» **SOURCE DOCUMENT**
----

- Table of contents
- GBIF validation
GBIF validation¶
source data: *on vegbiendev in MySQL* (log in as bien_read with the BIEN password)
2014-10-x¶
input-to-output query:
SELECT *
FROM "GBIF".raw_occurrence_record_plants
LEFT JOIN view_full_occurrence_individual ON
view_full_occurrence_individual.datasource = 'GBIF'
AND view_full_occurrence_individual.custodial_institution_codes = raw_occurrence_record_plants.specimen_duplicate_institutions
AND view_full_occurrence_individual.collection_code = raw_occurrence_record_plants.collection
AND view_full_occurrence_individual.catalog_number = raw_occurrence_record_plants."accessionNumber"
ORDER BY raw_occurrence_record_plants."*row_num"
LIMIT 100
output-to-input query:
SELECT *
FROM view_full_occurrence_individual
LEFT JOIN "GBIF".raw_occurrence_record_plants ON
view_full_occurrence_individual.custodial_institution_codes = raw_occurrence_record_plants.specimen_duplicate_institutions
AND view_full_occurrence_individual.collection_code = raw_occurrence_record_plants.collection
AND view_full_occurrence_individual.catalog_number = raw_occurrence_record_plants."accessionNumber"
WHERE view_full_occurrence_individual.datasource = 'GBIF'
/* no ORDER BY because the view_full_occurrence_individual rows are not in any
particular order (the hash joins that produce it do not sort their output) */
LIMIT 100
2013-12-10¶
*GBIF.2013-12-10.100_rows.xls*
(input and output data are in separate tabs. refer to the VegCore data dictionary for column definitions.)

----

» **RECORDED DATA**
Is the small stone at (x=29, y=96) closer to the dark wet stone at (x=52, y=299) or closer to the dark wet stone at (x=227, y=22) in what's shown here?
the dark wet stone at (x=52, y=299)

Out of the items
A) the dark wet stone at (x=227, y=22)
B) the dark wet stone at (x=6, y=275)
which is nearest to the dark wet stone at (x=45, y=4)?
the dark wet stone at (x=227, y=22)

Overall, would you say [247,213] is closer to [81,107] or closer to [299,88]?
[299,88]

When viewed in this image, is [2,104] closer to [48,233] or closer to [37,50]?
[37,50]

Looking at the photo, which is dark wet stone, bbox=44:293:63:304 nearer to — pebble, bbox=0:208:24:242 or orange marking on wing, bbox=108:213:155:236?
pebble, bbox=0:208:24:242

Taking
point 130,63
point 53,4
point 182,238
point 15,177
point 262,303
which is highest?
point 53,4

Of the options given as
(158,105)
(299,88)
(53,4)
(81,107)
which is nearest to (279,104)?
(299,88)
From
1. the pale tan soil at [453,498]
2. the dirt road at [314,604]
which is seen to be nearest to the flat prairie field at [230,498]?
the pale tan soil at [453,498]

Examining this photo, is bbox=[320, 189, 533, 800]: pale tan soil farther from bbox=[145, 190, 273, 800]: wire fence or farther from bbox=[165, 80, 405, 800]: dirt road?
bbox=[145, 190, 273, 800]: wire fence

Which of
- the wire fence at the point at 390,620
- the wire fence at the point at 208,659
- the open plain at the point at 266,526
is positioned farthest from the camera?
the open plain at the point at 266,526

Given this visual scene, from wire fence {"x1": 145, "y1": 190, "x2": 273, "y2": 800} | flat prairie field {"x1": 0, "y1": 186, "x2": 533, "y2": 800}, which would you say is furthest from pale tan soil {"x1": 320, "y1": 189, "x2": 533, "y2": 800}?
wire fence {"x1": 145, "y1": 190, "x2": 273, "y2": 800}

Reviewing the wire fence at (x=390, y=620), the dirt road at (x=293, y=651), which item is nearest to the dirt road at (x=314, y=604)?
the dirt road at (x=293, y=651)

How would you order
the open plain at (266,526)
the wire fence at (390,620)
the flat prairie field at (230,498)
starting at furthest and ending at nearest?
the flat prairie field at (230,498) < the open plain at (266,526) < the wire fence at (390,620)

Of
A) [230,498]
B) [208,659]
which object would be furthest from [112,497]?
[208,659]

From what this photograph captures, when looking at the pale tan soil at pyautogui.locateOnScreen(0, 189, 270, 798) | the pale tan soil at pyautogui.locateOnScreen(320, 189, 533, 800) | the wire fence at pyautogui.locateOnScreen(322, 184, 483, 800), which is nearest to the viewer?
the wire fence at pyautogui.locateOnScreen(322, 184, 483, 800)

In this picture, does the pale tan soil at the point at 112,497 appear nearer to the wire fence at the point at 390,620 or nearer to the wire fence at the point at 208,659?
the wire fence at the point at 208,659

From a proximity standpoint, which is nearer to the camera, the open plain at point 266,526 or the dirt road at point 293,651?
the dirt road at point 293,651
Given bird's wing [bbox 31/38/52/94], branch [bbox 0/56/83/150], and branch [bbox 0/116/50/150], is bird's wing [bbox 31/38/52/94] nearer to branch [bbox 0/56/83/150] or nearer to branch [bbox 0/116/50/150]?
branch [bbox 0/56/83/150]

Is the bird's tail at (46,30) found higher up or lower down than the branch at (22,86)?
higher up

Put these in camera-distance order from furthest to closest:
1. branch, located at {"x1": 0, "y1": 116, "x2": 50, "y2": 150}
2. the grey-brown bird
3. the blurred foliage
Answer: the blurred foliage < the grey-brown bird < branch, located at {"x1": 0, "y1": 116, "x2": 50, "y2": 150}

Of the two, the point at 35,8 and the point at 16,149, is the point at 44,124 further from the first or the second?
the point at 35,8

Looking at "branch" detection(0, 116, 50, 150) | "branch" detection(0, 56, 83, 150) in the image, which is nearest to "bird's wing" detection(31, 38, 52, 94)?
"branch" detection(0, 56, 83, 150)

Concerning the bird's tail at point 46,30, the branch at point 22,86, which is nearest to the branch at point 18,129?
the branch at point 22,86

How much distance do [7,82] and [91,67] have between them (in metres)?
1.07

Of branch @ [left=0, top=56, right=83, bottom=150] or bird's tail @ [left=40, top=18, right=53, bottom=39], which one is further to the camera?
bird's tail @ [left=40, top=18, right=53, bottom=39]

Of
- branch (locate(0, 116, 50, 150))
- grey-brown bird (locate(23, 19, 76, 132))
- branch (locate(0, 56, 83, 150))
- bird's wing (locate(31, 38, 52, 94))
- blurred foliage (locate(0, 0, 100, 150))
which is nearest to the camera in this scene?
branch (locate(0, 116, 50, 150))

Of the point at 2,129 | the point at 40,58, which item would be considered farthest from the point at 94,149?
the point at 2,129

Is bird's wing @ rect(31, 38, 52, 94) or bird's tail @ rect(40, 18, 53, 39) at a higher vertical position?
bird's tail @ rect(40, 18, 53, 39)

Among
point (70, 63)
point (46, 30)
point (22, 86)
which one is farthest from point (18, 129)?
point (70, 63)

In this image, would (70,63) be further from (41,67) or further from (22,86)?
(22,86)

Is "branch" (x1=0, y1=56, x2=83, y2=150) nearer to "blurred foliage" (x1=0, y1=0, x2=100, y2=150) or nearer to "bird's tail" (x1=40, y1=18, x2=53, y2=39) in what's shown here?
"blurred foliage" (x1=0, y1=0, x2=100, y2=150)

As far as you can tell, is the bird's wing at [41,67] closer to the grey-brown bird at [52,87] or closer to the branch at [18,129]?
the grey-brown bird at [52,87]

----

» **THE TASKS**
1. Rewrite the GBIF validation page starting at "WHERE view_full_occurrence_individual.datasource = 'GBIF'" and ending after "for column definitions.)", using "sheets" in place of "tabs".
2. Extend the GBIF validation page by writing what comes next after its last line.

» **TASK RESPONSES**
1.
WHERE view_full_occurrence_individual.datasource = 'GBIF'
/* no ORDER BY because the view_full_occurrence_individual rows are not in any
particular order (the hash joins that produce it do not sort their output) */
LIMIT 100
2013-12-10¶
*GBIF.2013-12-10.100_rows.xls*
(input and output data are in separate sheets. refer to the VegCore data dictionary for column definitions.)

2.
- KNOWN NON-ISSUE:
stateProvince
is not populated, because the herbarium in the validation view does not provide it
subset import command:
time (export log= version=GBIF_VegBIEN; make schemas/$version/reinstall; make inputs/GBIF/import by_col=1 n=100; bin/make_analytical_db) # runtime: 1 min ("0m39.965s") @starscream; 2 min ("1m38.950s") @vegbiendev
query:
SELECT *
FROM "GBIF".raw_occurrence_record_plants
LEFT JOIN "GBIF_VegBIEN".analytical_specimen ON
analytical_specimen."datasource" = 'GBIF'
AND analytical_specimen."specimenHolderInstitutions" = raw_occurrence_record_plants."specimenHolderInstitutions"
AND analytical_specimen."collection" = raw_occurrence_record_plants."collection"
AND analytical_specimen."accessionNumber" = raw_occurrence_record_plants."accessionNumber"
ORDER BY raw_occurrence_record_plants."*row_num"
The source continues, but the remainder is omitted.